__Gestellte Aufgabe a__. Wie viele Jahre liegt das im Textauszug geschilderte Experiment zurück?

====== Textauszug ======

Heute, fast 10 Jahre später, war dieses "Experiment" oberflächlich betrachtet aus Langeweile entstanden, unterschwellig aber mit dem Wunsch und der stillen Hoffnung verbunden, es möge so etwas wie eine "Seelenverwandschaft" zwischen Menschen bestehen und falls ja, dass diese Menschen sich dann auch in den Wirren der virtuellen Welt finden mögen. Und das meine ich in keinster Weise auf eine "Wo ist mein Traumprinz"-Art sondern eher auf einer, nennen wir es spirituellen Ebene.
Das Ganze mag einem romantisch-verkitschten Grundgedanken entsprungen sein. Und dieser mag rein objektiv betrachtet auch so gar nicht zur Realität und dem Wesen des Chattens passen.
Und dennoch hat das Experiment in gewisser Weise Erfolg gezeigt. Ich will zwar weiß Gott nicht soweit gehen, besagten Chatter xy als Seelenverwandten zu bezeichnen. Aber immerhin doch als eine Person, die es vermochte mich einen Abend lang aus dem Alltagstrott und dem immerwährenden Kopfschütteln über die große Masse dieser Gesellschaft herauszuholen. Und ich behaupte, dass ich für jenen Chatter ebenfalls eine solche Person dargestellt habe. Einfach nur, indem wir uns ein paar Stunden (gut) unterhalten haben.
Ich finde, das ist durchaus denkwürdig.

====== Daten zur Aufgabe ======

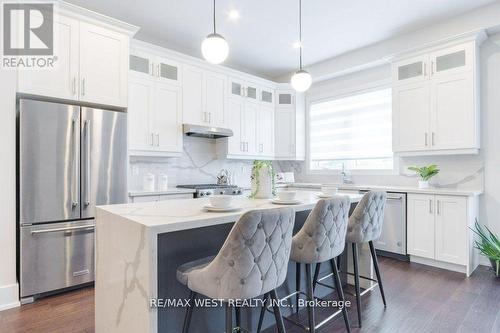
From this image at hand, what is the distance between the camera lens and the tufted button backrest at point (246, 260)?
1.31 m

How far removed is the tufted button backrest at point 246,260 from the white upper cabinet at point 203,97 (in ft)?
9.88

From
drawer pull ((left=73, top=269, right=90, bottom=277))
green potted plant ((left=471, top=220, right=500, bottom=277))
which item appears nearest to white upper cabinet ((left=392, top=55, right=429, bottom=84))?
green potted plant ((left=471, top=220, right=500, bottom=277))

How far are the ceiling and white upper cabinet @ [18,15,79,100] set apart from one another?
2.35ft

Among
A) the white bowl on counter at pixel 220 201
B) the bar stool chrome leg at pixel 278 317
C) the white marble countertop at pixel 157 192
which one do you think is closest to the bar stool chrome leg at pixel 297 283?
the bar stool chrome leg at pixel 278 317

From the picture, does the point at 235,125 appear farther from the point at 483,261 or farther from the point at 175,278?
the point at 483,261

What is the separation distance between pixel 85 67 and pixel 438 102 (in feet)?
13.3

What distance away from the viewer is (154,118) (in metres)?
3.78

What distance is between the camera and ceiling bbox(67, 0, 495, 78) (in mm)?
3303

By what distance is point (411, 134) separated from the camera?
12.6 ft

======
====== Daten zur Aufgabe ======

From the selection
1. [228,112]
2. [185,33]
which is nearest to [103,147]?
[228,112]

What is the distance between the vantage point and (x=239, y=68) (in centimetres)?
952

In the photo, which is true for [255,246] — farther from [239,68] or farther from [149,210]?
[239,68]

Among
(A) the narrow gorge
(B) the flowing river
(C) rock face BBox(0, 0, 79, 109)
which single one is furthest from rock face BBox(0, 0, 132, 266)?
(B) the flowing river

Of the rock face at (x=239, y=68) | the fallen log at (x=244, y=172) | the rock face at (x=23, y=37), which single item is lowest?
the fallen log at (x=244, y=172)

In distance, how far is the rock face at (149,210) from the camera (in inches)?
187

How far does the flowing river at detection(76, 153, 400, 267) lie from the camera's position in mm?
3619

======

__Gestellte Aufgabe b__. Suchen Sie aus den Einträgen alle Zeilen heraus, in denen die Zeichenfolge „upper“ vorkommt.

__Korrektes Ergebnis a__. Fast 10 Jahre.

__Korrektes Ergebnis b__.
How far removed is the tufted button backrest at point 246,260 from the white upper cabinet at point 203,97 (in ft)?
which item appears nearest to white upper cabinet ((left=392, top=55, right=429, bottom=84))?
How far are the ceiling and white upper cabinet @ [18,15,79,100] set apart from one another?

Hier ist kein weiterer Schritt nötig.